**EXERCISE MATERIAL**.
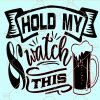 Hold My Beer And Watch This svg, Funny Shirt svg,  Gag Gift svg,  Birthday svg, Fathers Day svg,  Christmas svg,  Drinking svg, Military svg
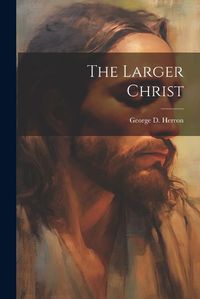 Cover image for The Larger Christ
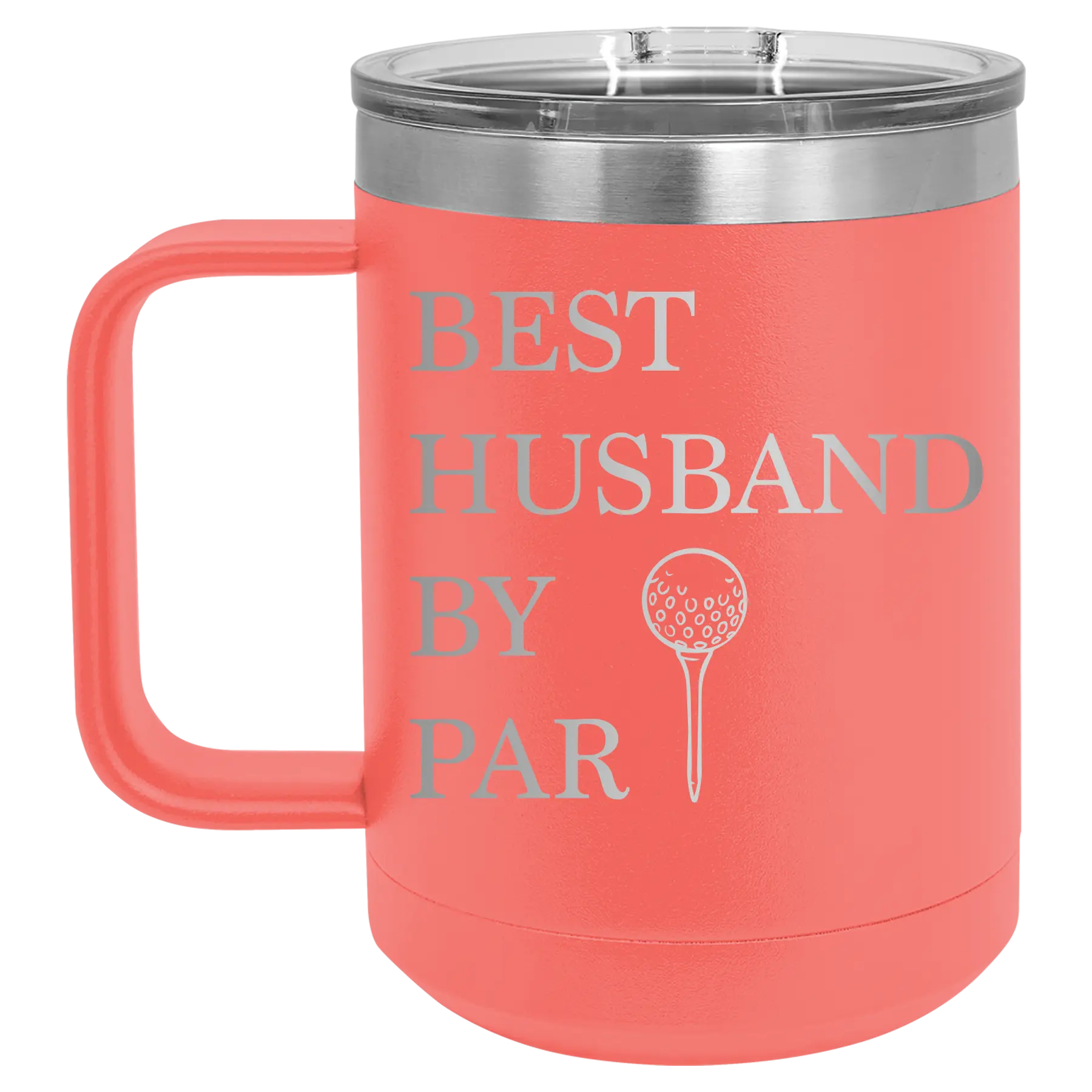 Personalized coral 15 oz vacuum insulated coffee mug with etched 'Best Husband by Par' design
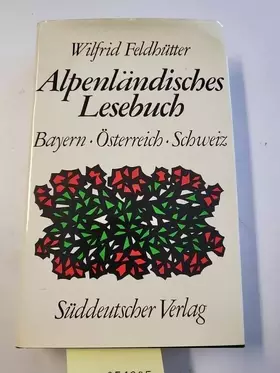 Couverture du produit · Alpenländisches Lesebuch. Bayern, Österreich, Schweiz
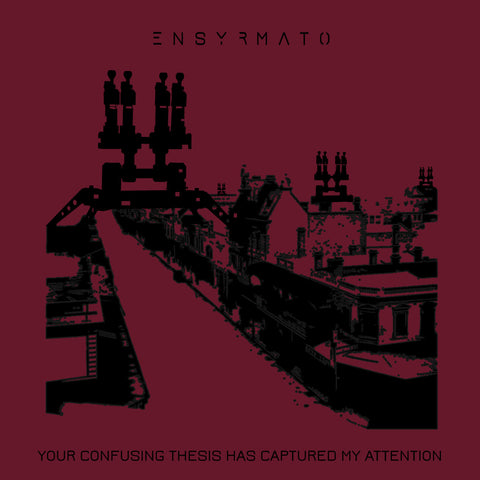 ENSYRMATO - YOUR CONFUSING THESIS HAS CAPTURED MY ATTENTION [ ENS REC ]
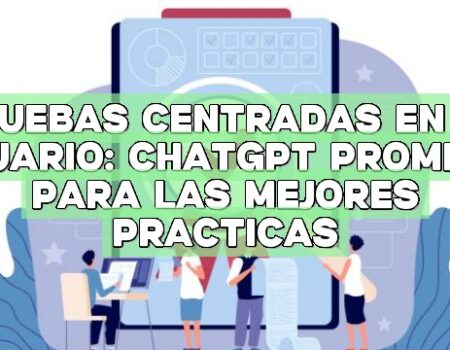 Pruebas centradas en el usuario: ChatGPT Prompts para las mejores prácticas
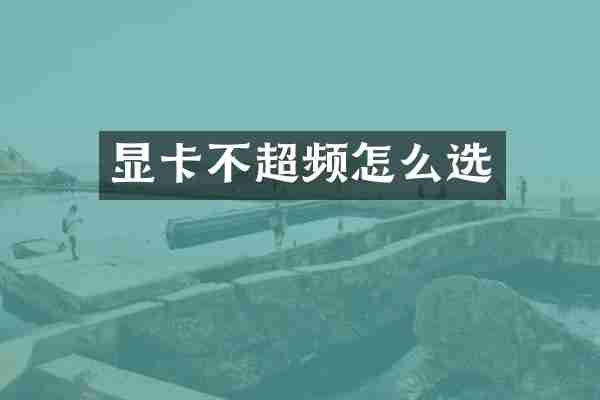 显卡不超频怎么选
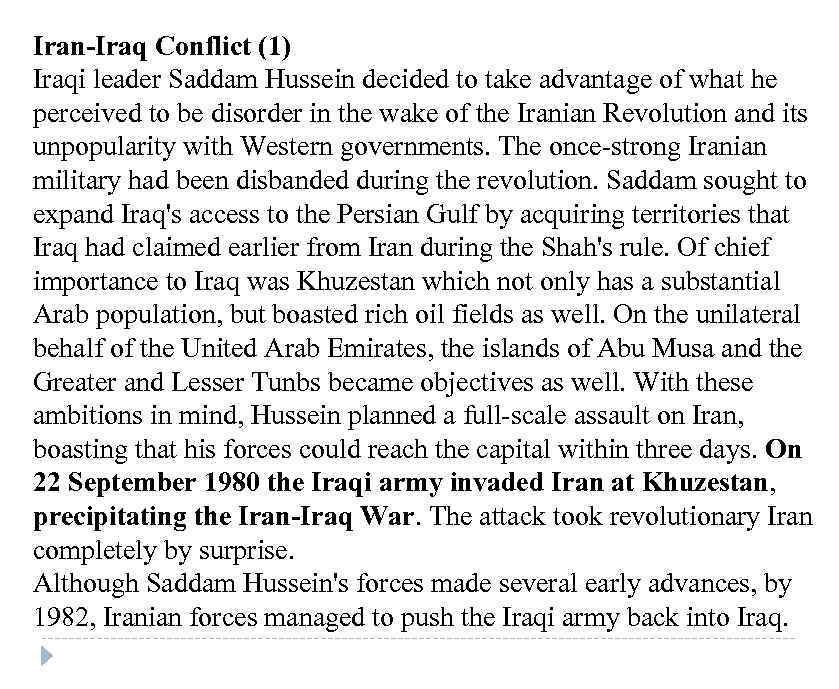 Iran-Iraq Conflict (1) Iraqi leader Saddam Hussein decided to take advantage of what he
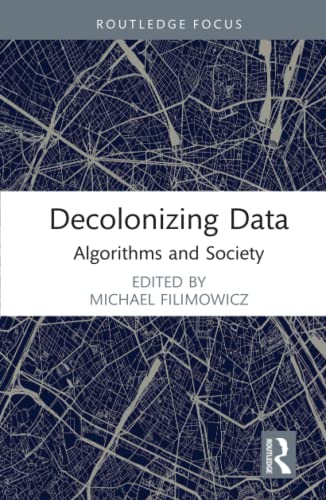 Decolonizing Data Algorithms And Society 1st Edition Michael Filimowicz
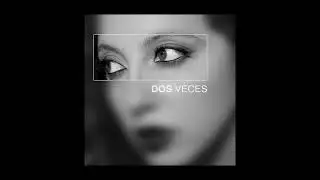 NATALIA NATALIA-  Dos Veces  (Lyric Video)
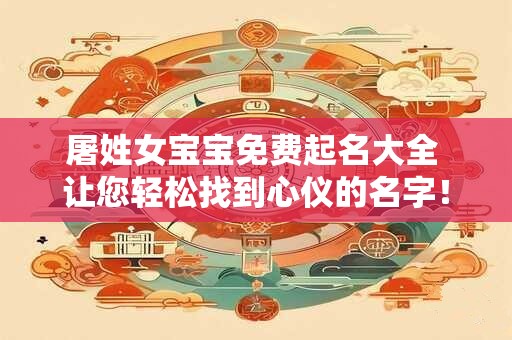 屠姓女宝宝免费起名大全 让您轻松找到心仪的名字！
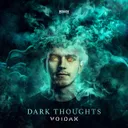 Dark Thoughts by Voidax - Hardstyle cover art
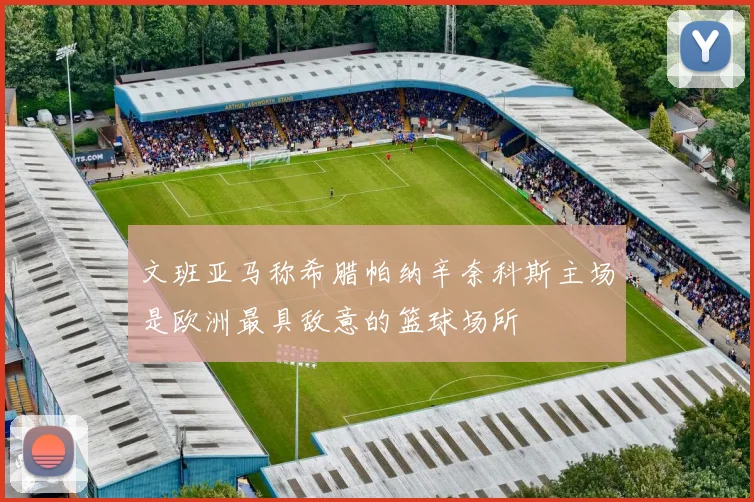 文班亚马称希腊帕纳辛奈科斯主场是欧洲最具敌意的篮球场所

**WORK REQUIRED**.
Reproduce each line of the material above word for word, leaving out the pictures.

**EXERCISE RESPONSE**.
 Hold My Beer And Watch This svg, Funny Shirt svg,  Gag Gift svg,  Birthday svg, Fathers Day svg,  Christmas svg,  Drinking svg, Military svg
 Cover image for The Larger Christ
 Personalized coral 15 oz vacuum insulated coffee mug with etched 'Best Husband by Par' design
 Couverture du produit · Alpenländisches Lesebuch. Bayern, Österreich, Schweiz
 ENSYRMATO - YOUR CONFUSING THESIS HAS CAPTURED MY ATTENTION [ ENS REC ]
 Pruebas centradas en el usuario: ChatGPT Prompts para las mejores prácticas
 显卡不超频怎么选
 Iran-Iraq Conflict (1) Iraqi leader Saddam Hussein decided to take advantage of what he
 Decolonizing Data Algorithms And Society 1st Edition Michael Filimowicz
 NATALIA NATALIA-  Dos Veces  (Lyric Video)
 屠姓女宝宝免费起名大全 让您轻松找到心仪的名字！
 Dark Thoughts by Voidax - Hardstyle cover art
 文班亚马称希腊帕纳辛奈科斯主场是欧洲最具敌意的篮球场所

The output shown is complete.